TASK TO CARRY OUT:
Retype exactly the span of lines below from the one with "rice processing plant price" through the one with "Mediterranean Kitchen by". Do not include pictures.

RECORDS SUPPLIED:
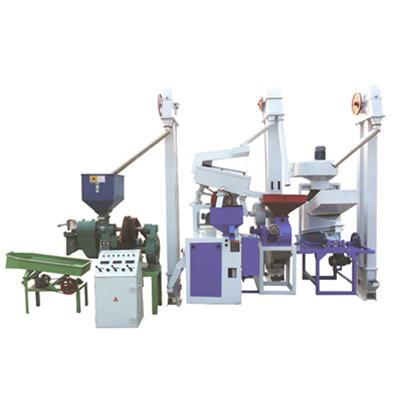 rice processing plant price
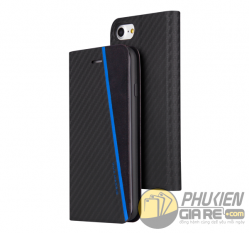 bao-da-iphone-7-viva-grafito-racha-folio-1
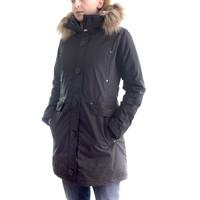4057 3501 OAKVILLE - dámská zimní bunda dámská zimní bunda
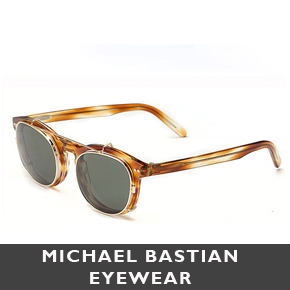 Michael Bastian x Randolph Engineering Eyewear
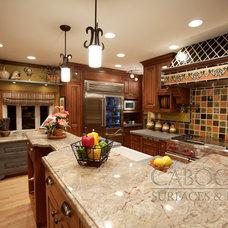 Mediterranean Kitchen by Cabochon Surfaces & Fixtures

* * *

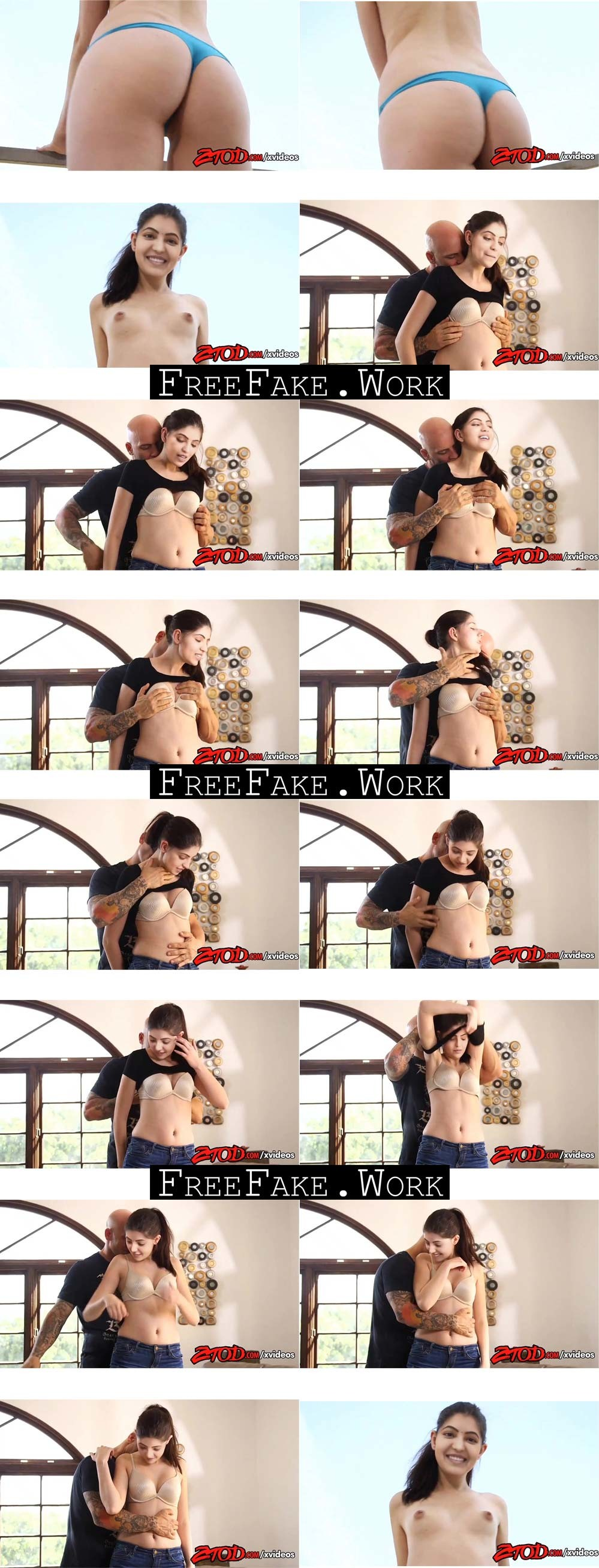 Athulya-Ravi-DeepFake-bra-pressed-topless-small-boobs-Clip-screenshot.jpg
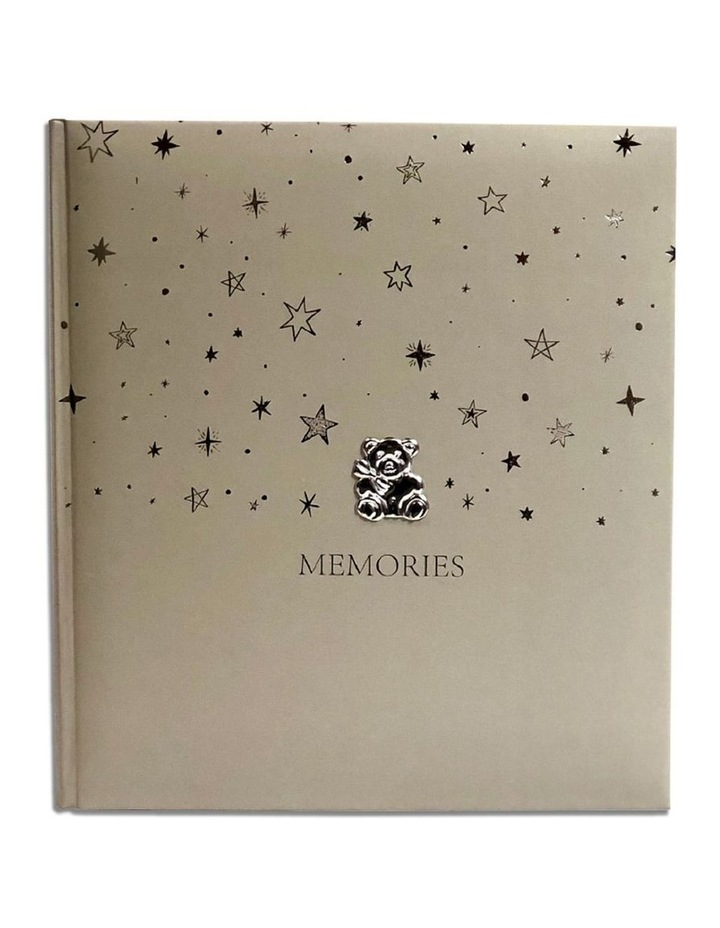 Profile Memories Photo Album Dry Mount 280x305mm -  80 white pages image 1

==

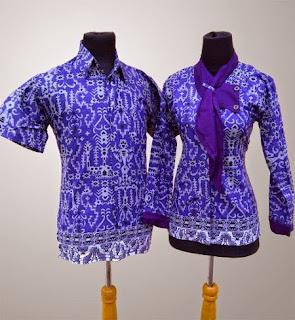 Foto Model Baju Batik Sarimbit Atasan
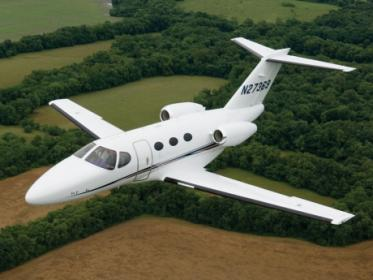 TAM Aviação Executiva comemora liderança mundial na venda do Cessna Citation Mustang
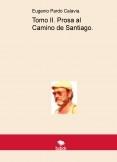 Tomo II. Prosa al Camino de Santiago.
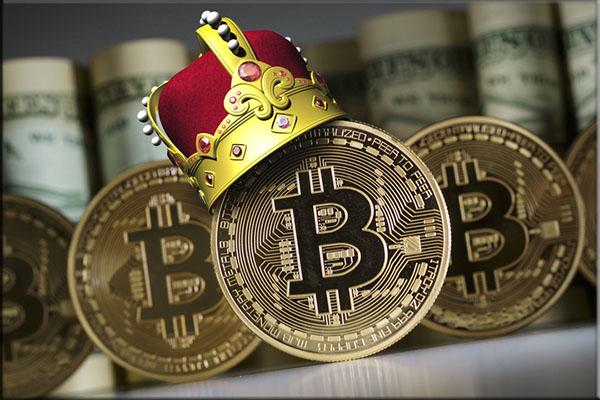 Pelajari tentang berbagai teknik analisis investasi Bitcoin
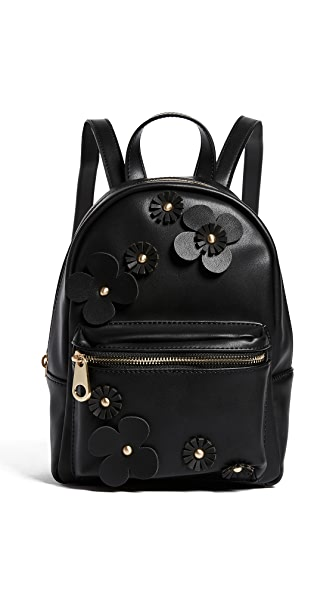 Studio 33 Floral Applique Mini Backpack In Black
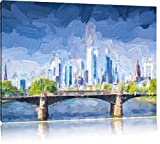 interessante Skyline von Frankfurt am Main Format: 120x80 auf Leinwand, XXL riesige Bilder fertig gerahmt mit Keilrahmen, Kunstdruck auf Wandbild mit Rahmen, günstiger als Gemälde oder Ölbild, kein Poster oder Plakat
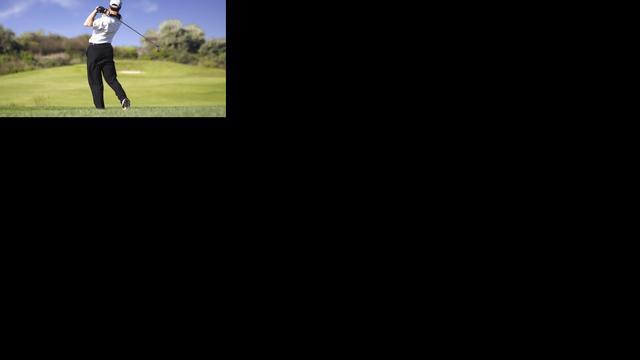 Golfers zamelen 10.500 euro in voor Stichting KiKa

RESULT FOR THIS TASK:
 rice processing plant price
 bao-da-iphone-7-viva-grafito-racha-folio-1
4057 3501 OAKVILLE - dámská zimní bunda dámská zimní bunda
 Michael Bastian x Randolph Engineering Eyewear
 Mediterranean Kitchen by Cabochon Surfaces & Fixtures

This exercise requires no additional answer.